*** Data to use ***
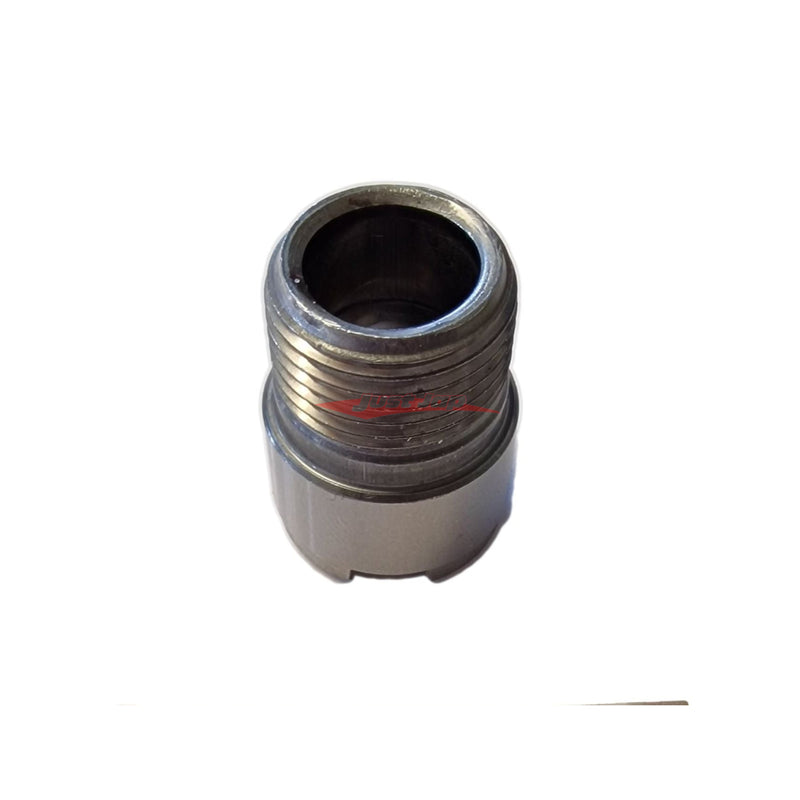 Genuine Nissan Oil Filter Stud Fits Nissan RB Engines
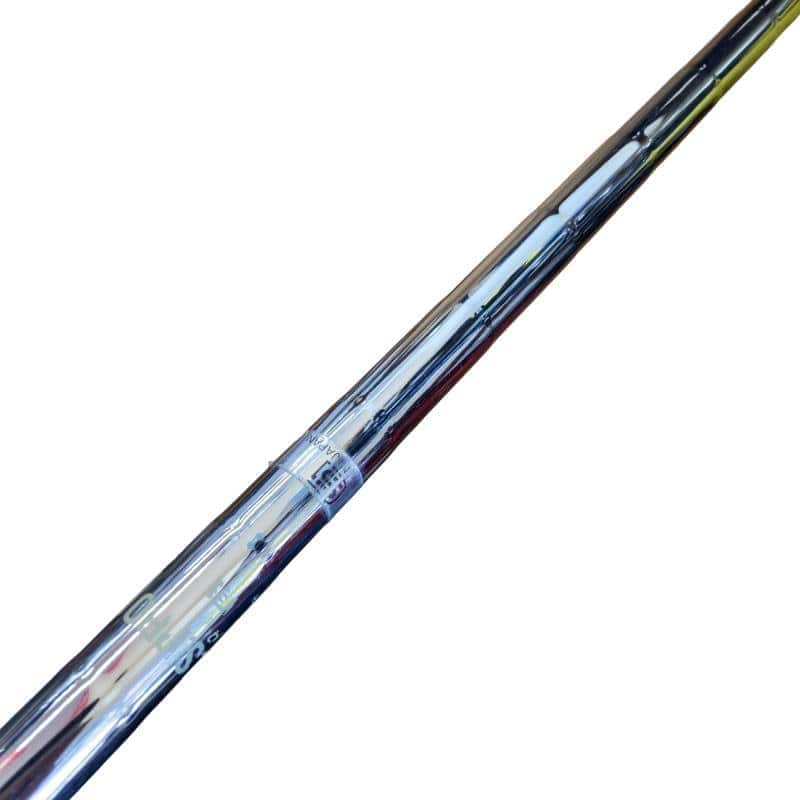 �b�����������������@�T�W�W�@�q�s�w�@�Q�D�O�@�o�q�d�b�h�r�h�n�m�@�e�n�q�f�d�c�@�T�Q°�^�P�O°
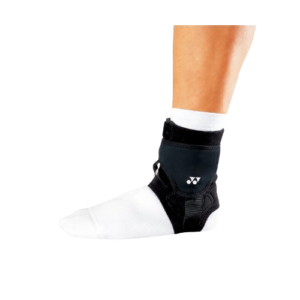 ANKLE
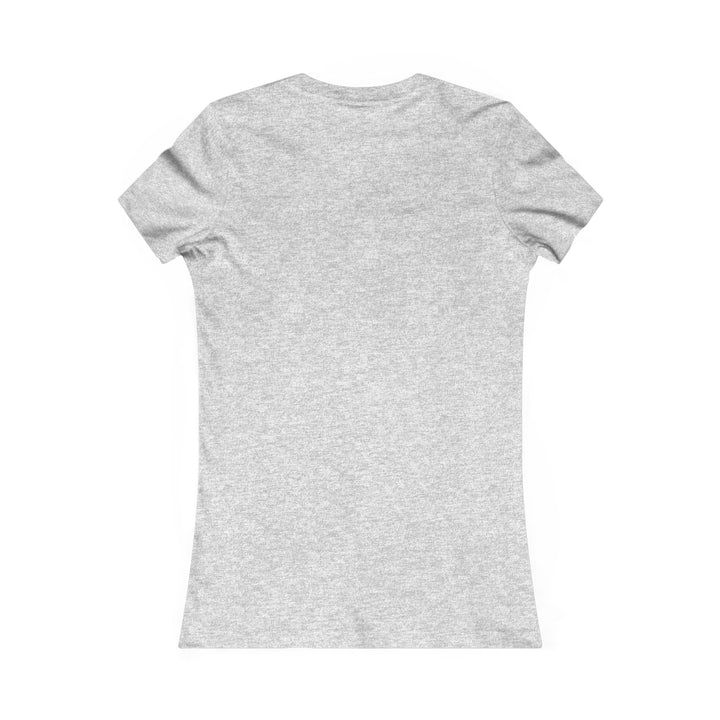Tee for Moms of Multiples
*** End of Data to use ***
*** Data to use ***
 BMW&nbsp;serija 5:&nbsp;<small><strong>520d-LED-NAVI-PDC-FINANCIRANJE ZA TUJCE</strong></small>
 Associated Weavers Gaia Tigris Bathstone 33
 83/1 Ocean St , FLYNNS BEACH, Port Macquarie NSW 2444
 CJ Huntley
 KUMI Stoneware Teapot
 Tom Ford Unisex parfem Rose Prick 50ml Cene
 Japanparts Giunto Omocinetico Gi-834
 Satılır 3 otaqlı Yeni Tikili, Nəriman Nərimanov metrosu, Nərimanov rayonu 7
*** End of Data to use ***
*Instructions for the task*:
Rewrite the items from the one containing "Genuine Nissan Oil" through the one containing "Tee for Moms of Multiples" as a Markdown table with the columns Row and Text, numbering each row and skipping any blank lines. Leave the pictures out.

*Task output*:
| Row | Text |
|---|---|
| 1 |  Genuine Nissan Oil Filter Stud Fits Nissan RB Engines |
| 2 |  �b�����������������@�T�W�W�@�q�s�w�@�Q�D�O�@�o�q�d�b�h�r�h�n�m�@�e�n�q�f�d�c�@�T�Q°�^�P�O° |
| 3 |  ANKLE |
| 4 | Tee for Moms of Multiples |